Nei terreni argillosi, molto compatti o soggetti a ristagni può essere necessario affiancare al livellamento altri interventi, come:
- miglioramento della struttura del suolo;
- installazione di tubazioni drenanti;
- realizzazione di canalette;
- predisposizione di pozzetti di raccolta;
- apporto di materiali più drenanti.
Per lavori complessi è opportuno rivolgersi a un tecnico o a un’impresa specializzata, che possa valutare contemporaneamente quote, pendenze, caratteristiche del terreno e gestione delle acque.
Gli errori da evitare
Uno degli errori più frequenti è aggiungere terra nelle buche senza individuare la causa dell’avvallamento. Se il problema deriva da un cedimento, da un terreno poco stabile o da un drenaggio inadeguato, la depressione potrebbe formarsi nuovamente.

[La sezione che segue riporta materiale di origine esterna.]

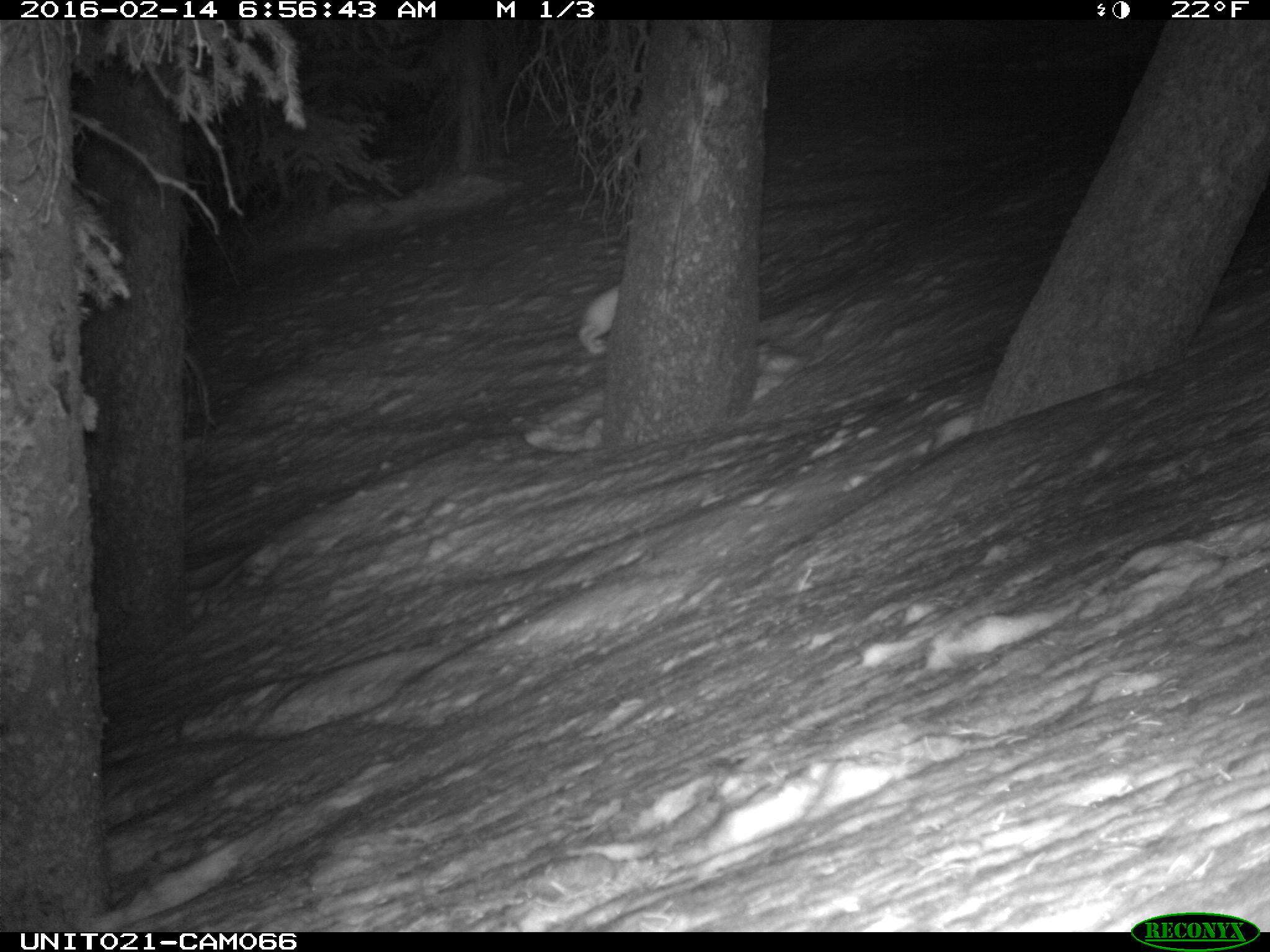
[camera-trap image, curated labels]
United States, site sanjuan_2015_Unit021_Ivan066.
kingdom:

È inoltre importante evitare di:
- lavorare un terreno impregnato d’acqua;
- interrare macerie o residui vegetali;
- creare pendenze verso gli edifici;
- compattare eccessivamente il suolo;
- seminare prima che il terreno si sia assestato;
- utilizzare terra molto diversa da quella presente;
- valutare le quote soltanto a occhio su superfici estese.
Una preparazione accurata richiede più tempo, ma riduce la necessità di correggere successivamente il prato e facilita tutte le attività di manutenzione.